(Beginning of Information supplied)

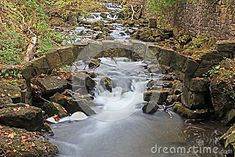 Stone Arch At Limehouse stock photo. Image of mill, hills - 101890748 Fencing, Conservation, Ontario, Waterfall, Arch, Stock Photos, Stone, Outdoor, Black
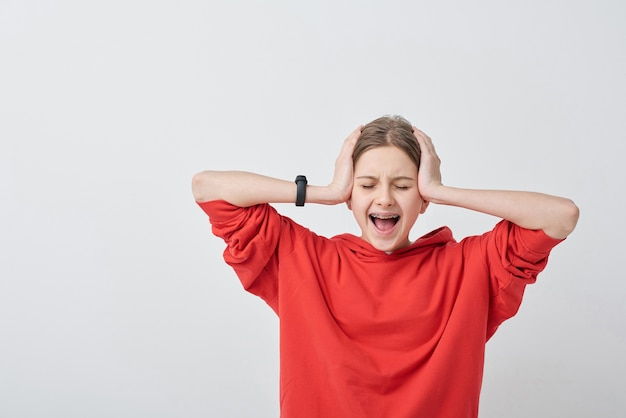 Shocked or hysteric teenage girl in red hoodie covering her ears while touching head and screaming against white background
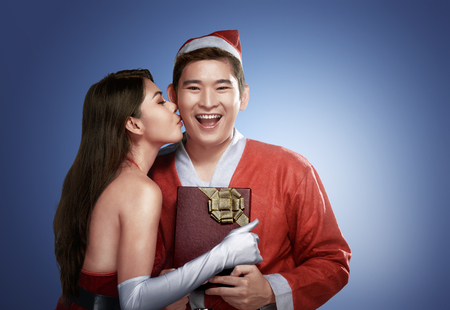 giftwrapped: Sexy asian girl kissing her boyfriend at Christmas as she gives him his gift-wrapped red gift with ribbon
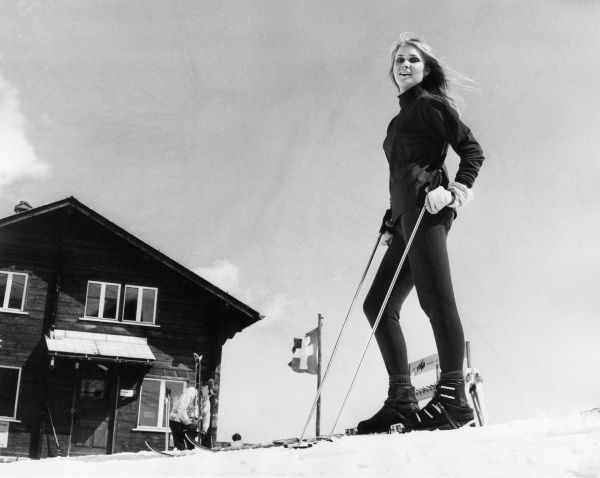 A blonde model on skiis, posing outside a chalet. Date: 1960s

(End of Information supplied)
(Beginning of Information supplied)

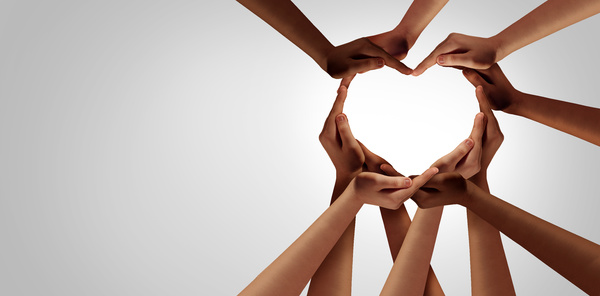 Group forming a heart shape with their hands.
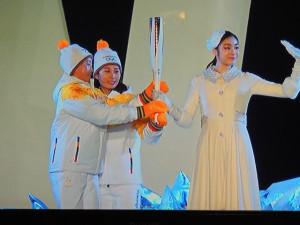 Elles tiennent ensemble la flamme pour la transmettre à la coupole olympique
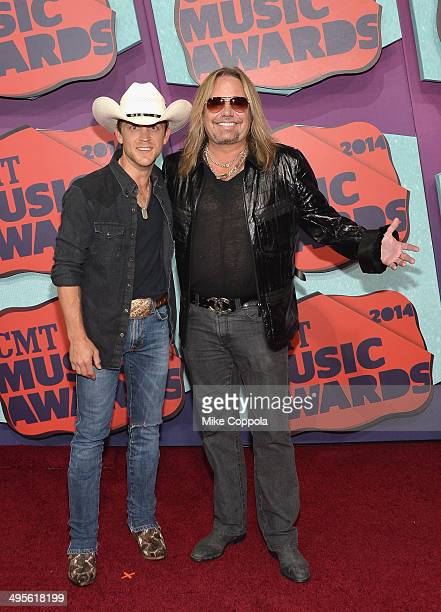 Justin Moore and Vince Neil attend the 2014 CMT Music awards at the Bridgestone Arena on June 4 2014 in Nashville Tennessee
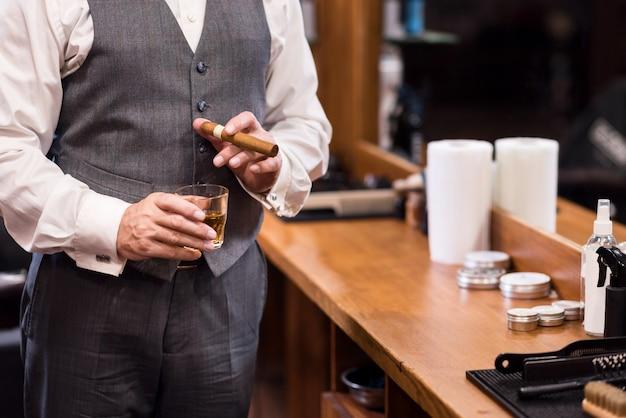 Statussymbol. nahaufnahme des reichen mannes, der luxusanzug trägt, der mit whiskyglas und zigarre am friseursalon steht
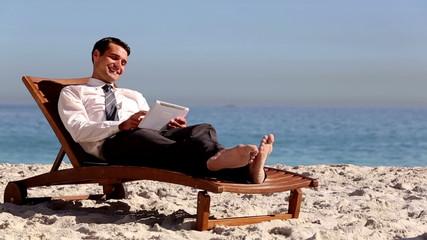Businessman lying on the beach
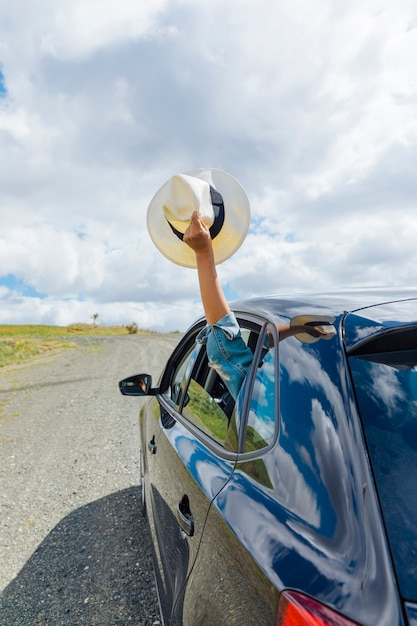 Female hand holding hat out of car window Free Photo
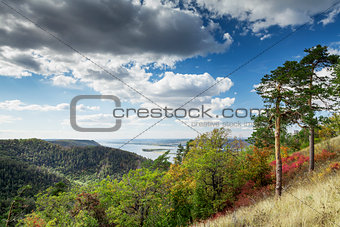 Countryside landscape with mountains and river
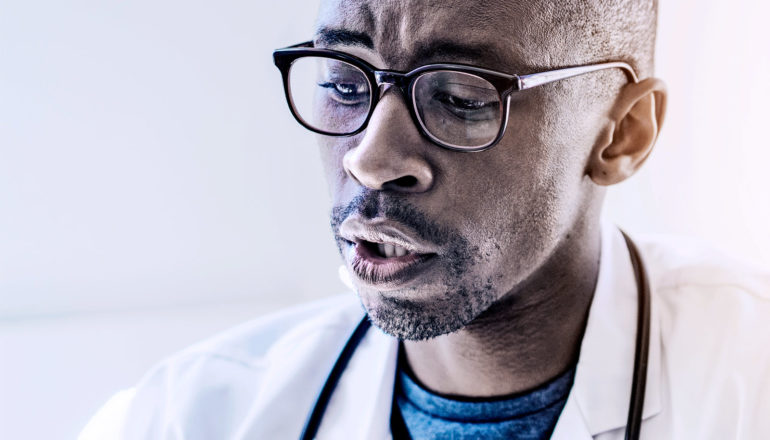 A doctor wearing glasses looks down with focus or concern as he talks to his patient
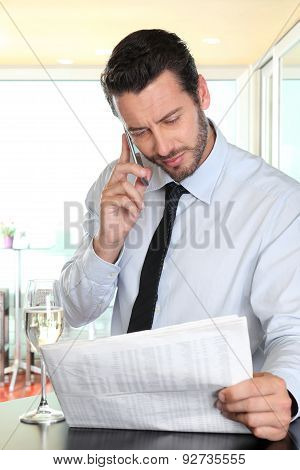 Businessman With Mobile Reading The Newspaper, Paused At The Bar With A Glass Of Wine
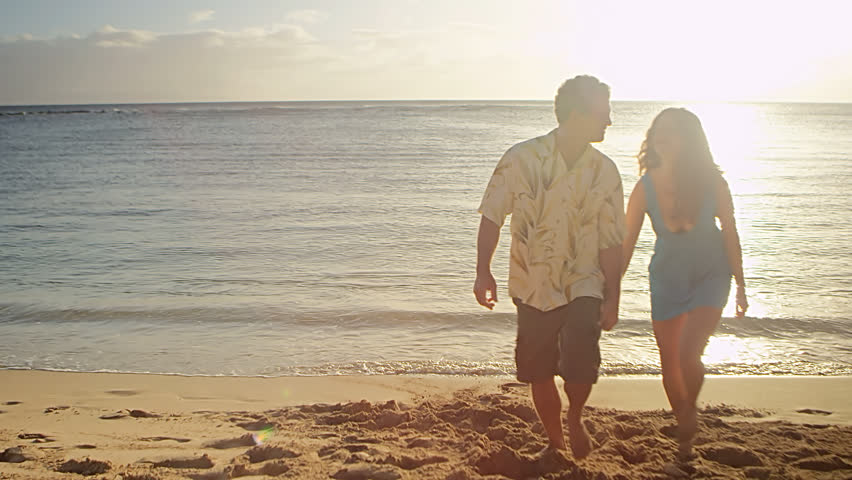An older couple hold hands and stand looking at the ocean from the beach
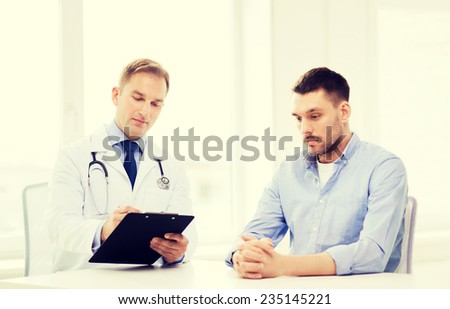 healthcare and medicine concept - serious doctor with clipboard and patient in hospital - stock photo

(End of Information supplied)
(Beginning of Information supplied)

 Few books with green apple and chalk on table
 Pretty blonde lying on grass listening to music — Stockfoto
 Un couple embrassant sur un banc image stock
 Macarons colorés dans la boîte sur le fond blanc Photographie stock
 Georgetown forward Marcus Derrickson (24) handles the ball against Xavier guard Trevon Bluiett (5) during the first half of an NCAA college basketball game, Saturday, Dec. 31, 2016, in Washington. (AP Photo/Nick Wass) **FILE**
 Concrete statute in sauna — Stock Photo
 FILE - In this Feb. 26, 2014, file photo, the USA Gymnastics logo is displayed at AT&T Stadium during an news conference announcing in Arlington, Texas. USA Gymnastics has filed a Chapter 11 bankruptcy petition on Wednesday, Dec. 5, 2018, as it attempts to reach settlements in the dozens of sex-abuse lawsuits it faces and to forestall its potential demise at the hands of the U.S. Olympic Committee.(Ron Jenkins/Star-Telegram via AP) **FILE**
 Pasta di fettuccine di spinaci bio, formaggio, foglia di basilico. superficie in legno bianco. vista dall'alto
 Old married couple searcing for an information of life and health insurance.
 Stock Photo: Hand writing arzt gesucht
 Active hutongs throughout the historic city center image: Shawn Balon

(End of Information supplied)

## Instructions for the task
The line holding "Businessman With Mobile" starts the copy and the line holding "healthcare and medicine" ends it. Repeat those two lines above and all between them exactly, leaving out pictures.

## Problem solution
 Businessman With Mobile Reading The Newspaper, Paused At The Bar With A Glass Of Wine
An older couple hold hands and stand looking at the ocean from the beach
 healthcare and medicine concept - serious doctor with clipboard and patient in hospital - stock photo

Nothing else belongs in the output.